- INPUT ROWS:
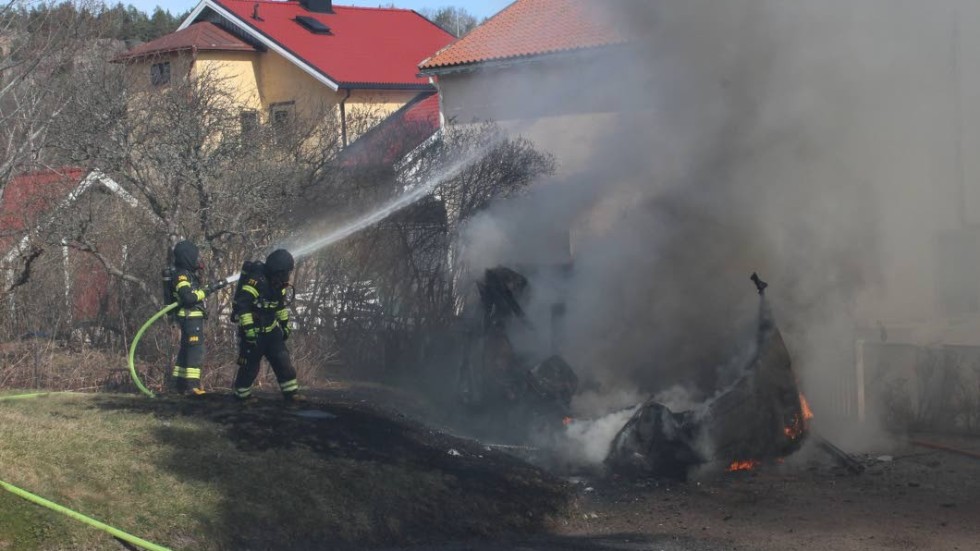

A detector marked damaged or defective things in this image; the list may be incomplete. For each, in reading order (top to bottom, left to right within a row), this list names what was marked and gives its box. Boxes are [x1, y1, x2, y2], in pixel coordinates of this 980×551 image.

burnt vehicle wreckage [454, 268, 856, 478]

* * *

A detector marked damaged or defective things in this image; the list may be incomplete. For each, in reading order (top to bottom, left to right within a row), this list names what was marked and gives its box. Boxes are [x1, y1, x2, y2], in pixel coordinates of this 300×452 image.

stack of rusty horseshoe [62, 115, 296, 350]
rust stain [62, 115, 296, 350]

* * *

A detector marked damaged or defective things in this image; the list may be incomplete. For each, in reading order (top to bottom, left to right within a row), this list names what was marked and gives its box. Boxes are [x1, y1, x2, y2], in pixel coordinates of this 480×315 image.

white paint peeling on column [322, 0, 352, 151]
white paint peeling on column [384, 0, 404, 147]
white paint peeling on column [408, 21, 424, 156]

- AIM:
Can you rewrite the lines from the one containing "this 980×551 image." through the one containing "burnt vehicle wreckage [454, 268, 856, 478]", changing "damaged or defective" to "broken or faulty" and leaving everything else the same?

- RESPONSE TO THIS EXERCISE:
A detector marked broken or faulty things in this image; the list may be incomplete. For each, in reading order (top to bottom, left to right within a row), this list names what was marked and gives its box. Boxes are [x1, y1, x2, y2], in pixel coordinates of this 980×551 image.

burnt vehicle wreckage [454, 268, 856, 478]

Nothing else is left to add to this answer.